The execution was set for Wednesday but was pushed back a day as the state tried to block the video recording. Lawyers for death row inmate Gregory Walker, who sought the recording, argued that would provide critical evidence in his appeal about the effects of pentobarbital. Walker’s attorneys want to show that Georgia’s reconfigured three-drug lethal injection procedure does not adequately sedate the inmate and could cause pain and suffering.
In court filings, state prosecutors argued that having a videographer in the execution chamber could jeopardise the state’s carefully planned security. They also said creating a video came with the risk of it being distributed.”
As todd Krohn notes, “Kind of ironic, isn’t it? Damn near everything we do today is under some sort of camera surveillance, but the state is pulling out all stops to get video cameras out of the execution chamber. And after the state’s last gruesome execution, I would imagine corrections officials are as nervous as the condemned.”

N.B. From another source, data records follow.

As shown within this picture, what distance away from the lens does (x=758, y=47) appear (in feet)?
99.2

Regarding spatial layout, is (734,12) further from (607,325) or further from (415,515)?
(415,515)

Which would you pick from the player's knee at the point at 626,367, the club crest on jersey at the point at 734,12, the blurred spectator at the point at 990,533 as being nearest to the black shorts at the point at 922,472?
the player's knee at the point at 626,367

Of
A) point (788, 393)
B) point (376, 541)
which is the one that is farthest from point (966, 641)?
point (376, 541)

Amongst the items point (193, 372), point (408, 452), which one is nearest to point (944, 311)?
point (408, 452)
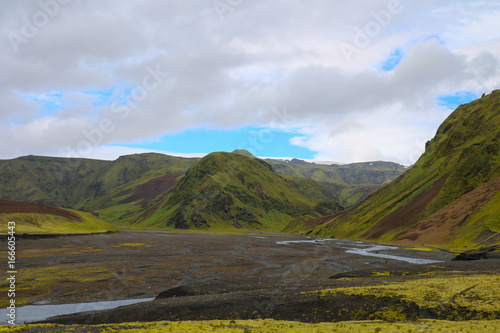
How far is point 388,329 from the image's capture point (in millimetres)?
18969

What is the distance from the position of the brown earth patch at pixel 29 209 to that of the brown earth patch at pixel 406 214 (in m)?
140

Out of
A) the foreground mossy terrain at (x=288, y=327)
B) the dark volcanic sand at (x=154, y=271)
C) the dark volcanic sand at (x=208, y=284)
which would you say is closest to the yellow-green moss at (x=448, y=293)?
the dark volcanic sand at (x=208, y=284)

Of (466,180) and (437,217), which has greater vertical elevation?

Why yes, yes indeed, but public authorities and private companies like the imbalance in the power to collect, retain and use data, hence things like people being arrested for videotaping cops in action. The Surveillance society is an extension of the neoliberal state, not a transparency tool to be used by civil society actors against the state or corporations.

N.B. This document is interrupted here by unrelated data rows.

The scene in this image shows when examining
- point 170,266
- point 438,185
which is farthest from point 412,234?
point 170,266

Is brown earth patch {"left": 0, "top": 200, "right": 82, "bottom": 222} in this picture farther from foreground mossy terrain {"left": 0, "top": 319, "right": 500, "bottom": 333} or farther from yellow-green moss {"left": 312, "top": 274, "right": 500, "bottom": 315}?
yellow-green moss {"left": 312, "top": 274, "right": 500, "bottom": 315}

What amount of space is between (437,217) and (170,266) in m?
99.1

Krohn continues: “Wait, what? A state-sponsored execution is “not public”? Isn’t the state the people? Isn’t it we, the public, jamming in the needle and turning on the chemicals? Is there is a more grave and important “public” event than the state/people taking a man’s life? And “sensationalism and abuse” in what sense? Afraid it might find its way onto AFV (America’s Favorite Videos)? Isn’t that what deterrence advocates want anyway? (…) But the notion that somehow an execution is “not public” is equally frightening. It’s enough to make one wonder what, precisely, the state is trying to hide.”
I suspect, things like this:
As noted by Kurdish Blogger who posted the video,
“What is so alarming about this video is the apparent normality of the event. Thousands of people are watching as if it were a football match. People are shouting and cheering. But what is most shocking is the participation of children in this barbaric ‘spectacle’.”

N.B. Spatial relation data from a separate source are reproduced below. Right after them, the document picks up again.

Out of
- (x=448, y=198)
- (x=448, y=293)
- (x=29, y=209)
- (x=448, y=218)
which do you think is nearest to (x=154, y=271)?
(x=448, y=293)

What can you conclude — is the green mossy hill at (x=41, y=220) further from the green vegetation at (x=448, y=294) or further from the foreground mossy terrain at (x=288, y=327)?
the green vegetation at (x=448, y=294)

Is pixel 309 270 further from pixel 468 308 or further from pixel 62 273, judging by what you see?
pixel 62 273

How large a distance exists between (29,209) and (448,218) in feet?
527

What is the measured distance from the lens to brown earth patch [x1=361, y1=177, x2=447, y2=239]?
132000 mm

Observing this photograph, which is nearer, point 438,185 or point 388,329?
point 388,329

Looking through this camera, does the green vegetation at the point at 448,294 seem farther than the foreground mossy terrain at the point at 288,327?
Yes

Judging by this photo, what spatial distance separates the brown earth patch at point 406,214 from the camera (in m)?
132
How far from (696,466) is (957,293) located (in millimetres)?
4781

I have to say that, for supporters of the death penalty, it is inconsistent to not want to have public and videotaped executions. After all, wouldn’t that promote the deterrent effect of the death penalty (an imaginary notion, as the data shows, but proponents believe it nonetheless)? And as Krohn noted, these executions are done in the public’s name. Or do these proponents know that the public spectacle of a crowd doing the countdown and cheering would have effects that would not support their policies?
Because, I don’t suspect these people have read Foucault’s Discipline and Punish. Clearly, it would expose the state as the violent social actor it is, the one with the Weberian legitimate monopoly on violence that might be contested. After all, imagine if Texas had to conduct all its executions in public.